Brian Potter argues that biological evolution and an economist's circuit simulation both depend on the same shortcut: mixing and reusing working modules to cut down a search space too vast to enumerate.
Sex is an information-acquisition hack, and so is the engineer's habit of stacking tested modules into bigger ones. Brian Potter, writing on Construction Physics, makes the case that biological evolution and an economist's circuit simulation both depend on this same shortcut to find useful complexity in a search space too vast to enumerate.
In a follow-up to his earlier piece on Arthur, Potter lays out the comparative argument. The economist W. Brian Arthur modeled technological evolution by letting randomly combined logic gates compete in a population, with the fittest variants surviving into the next round. The result, as Potter has previously described, is that the simulated circuits can grow into objects as elaborate as a 12-way AND gate or a 4-bit adder starting from nothing but NAND gates, random combination, and selection. They do so not by enumerating the vast space of all possible circuits, but by taming it.
The mechanism is modularity plus recombination. Once the simulation has produced a working subcomponent, it stops re-rolling the dice on that subcomponent and treats it as a building block. A few working modules combine into one larger module, the larger module gets tested, and the unpromising branches of the search tree get cut off. Each round of combination plus selection reaches deeper into the design space while keeping the combinatorial explosion in check. The system does not need to know what it is looking for. It just needs a way to keep good assemblies around and to shuffle them.
Biology, in Potter's framing, runs the same program. Sex, in the genetic sense of mixing two parental genomes into an offspring, lets a population test new combinations of alleles without losing the working ones parents already carried. Horizontal gene transfer does a related job for microbes, letting one lineage borrow a tool another already evolved. Gene duplication followed by divergence lets a cell keep an original function intact while experimenting on a copy. In each case, the operation is the same: keep working modules, recombine them, and screen off the combinations that do not survive.

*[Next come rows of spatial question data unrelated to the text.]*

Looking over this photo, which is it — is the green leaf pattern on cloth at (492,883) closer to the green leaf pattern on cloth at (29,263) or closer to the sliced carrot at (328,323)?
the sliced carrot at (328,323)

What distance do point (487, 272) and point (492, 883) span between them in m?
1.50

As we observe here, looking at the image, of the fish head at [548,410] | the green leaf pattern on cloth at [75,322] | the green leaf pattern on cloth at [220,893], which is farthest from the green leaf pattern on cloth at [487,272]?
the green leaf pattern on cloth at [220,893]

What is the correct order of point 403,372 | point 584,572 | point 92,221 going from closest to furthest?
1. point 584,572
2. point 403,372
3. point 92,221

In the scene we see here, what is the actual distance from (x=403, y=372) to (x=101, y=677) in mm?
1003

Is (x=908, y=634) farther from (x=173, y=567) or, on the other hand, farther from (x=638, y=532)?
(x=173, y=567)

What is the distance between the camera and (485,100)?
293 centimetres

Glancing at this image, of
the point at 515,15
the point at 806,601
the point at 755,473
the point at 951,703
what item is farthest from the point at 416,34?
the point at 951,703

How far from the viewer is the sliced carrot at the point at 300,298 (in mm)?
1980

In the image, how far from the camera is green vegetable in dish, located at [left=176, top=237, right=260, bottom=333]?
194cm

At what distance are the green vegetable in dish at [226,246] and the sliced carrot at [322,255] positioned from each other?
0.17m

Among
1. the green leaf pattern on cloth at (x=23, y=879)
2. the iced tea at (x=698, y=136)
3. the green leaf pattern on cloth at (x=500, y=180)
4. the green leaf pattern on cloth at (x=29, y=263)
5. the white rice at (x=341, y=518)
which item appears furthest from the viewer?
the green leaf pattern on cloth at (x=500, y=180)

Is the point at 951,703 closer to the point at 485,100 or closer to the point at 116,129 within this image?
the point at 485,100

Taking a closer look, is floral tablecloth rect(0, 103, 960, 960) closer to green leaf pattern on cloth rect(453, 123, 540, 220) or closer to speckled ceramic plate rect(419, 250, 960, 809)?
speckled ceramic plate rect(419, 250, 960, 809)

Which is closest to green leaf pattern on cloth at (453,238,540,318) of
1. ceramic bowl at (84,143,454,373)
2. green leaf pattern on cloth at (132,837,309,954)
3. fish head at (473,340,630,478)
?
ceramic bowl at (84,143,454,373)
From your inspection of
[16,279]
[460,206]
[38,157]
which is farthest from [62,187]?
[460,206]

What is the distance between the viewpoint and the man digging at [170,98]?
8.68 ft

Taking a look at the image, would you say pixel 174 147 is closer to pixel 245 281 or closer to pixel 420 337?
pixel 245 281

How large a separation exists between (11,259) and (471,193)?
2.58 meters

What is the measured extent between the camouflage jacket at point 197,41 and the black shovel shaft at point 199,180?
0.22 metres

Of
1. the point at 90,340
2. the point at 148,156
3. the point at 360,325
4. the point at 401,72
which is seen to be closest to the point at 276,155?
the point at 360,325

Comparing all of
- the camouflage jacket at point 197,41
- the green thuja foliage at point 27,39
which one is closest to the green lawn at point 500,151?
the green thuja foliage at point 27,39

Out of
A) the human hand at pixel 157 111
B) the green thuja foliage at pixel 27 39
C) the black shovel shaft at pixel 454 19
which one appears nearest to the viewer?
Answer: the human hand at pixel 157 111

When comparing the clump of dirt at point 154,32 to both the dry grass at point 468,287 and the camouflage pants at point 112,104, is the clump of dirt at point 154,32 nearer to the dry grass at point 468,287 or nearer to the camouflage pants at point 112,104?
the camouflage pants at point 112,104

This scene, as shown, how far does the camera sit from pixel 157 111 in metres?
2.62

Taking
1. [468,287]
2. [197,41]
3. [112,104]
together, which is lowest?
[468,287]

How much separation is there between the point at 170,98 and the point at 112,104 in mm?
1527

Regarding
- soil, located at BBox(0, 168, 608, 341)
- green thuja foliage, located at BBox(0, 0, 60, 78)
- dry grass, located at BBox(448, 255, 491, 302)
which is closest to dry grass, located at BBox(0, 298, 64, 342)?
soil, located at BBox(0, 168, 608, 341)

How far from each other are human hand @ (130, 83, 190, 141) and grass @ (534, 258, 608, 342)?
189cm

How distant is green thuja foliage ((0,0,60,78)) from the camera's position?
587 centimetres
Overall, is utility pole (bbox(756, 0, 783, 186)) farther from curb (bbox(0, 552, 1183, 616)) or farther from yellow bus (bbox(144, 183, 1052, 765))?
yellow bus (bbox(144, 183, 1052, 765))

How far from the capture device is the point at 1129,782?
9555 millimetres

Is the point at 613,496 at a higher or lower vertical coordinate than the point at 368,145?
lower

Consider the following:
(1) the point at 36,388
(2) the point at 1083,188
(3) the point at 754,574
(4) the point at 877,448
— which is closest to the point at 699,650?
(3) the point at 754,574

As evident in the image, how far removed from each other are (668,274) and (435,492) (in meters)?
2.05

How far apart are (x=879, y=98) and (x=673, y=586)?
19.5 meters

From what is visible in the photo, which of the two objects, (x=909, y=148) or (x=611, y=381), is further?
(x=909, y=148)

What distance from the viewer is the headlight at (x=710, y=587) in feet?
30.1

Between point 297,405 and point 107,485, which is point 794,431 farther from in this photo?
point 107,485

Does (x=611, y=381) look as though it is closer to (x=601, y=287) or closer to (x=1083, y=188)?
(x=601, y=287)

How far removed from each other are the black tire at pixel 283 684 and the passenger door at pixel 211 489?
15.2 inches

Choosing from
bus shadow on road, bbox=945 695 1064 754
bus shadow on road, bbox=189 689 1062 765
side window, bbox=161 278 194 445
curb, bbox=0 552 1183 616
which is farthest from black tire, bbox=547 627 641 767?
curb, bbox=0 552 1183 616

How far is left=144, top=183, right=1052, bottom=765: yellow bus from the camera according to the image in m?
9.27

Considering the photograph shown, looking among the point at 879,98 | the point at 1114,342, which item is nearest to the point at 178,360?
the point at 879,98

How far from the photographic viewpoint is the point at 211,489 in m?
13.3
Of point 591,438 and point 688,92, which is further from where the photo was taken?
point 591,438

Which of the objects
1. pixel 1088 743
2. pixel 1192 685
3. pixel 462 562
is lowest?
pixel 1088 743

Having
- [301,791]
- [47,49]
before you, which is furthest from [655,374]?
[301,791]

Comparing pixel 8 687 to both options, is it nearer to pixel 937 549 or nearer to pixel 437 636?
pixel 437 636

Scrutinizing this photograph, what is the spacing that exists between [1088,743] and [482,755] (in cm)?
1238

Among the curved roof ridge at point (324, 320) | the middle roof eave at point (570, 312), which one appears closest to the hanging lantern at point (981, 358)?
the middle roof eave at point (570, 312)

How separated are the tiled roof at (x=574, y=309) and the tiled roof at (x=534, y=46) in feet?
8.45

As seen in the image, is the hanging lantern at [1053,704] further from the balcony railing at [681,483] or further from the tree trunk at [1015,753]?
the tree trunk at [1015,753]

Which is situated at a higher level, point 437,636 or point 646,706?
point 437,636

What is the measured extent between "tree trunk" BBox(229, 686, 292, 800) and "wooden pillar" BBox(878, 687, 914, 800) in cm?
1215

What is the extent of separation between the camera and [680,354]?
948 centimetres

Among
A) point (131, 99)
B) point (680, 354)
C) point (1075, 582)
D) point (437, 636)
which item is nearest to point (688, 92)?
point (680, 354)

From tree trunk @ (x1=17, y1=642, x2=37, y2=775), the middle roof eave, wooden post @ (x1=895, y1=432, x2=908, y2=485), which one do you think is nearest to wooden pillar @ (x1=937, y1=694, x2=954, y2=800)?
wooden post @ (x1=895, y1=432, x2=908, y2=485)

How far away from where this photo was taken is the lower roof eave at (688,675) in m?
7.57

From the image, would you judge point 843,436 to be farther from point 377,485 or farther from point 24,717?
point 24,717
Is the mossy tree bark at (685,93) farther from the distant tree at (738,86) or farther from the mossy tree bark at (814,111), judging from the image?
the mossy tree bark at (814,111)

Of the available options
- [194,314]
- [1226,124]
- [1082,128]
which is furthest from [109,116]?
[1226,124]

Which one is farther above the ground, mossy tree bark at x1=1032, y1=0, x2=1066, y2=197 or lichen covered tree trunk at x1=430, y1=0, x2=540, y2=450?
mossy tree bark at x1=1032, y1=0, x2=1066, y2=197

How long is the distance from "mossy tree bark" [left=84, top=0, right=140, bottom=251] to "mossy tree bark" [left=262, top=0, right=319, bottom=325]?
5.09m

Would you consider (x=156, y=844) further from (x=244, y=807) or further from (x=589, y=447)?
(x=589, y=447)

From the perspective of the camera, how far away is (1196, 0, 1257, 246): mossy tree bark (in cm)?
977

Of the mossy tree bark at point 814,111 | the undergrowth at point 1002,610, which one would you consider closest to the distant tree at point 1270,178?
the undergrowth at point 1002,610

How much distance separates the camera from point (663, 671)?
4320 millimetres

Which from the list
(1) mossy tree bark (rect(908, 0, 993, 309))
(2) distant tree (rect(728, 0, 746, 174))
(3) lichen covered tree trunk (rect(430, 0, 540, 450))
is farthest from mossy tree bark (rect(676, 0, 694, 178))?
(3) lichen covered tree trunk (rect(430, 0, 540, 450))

The constructive claim that follows is sharp enough to test. A system's rate of information acquisition, its ability to discover new useful structure, is bounded by how well it can mix and reuse modules it has already built. Asexual populations can still evolve, but they pay a combinatorial cost: every useful mutation has to arise on its own and propagate through a clonal lineage. Sexual populations pay an up-front cost in finding mates and breaking up co-adapted combinations, but they get to test many variants of a working genome at once. The framing predicts faster adaptation in changing environments for populations with stronger recombination machinery, and the empirical record on recombination rates broadly supports that.
The framing has limits, and the analogy is structural rather than literal. Evolution has no selector making design choices, and Arthur's randomness is a modeling stand-in, not a description of how nature works. Calling sex an information-acquisition hack is a way of naming the trick, not of putting intention into the genome. The two systems face a search problem too large to solve by enumeration, and both arrive at the same answer by modular recombination. That is the claim, and the rest is detail.
The open question is whether the framing travels. If modular recombination really is the bottleneck on information acquisition, then the speed of adaptation in any system, biological, technological, or organizational, should track the quality of its recombination machinery. That is a testable prediction, and one that biologists, software maintainers, and industrial historians can each run on their own data.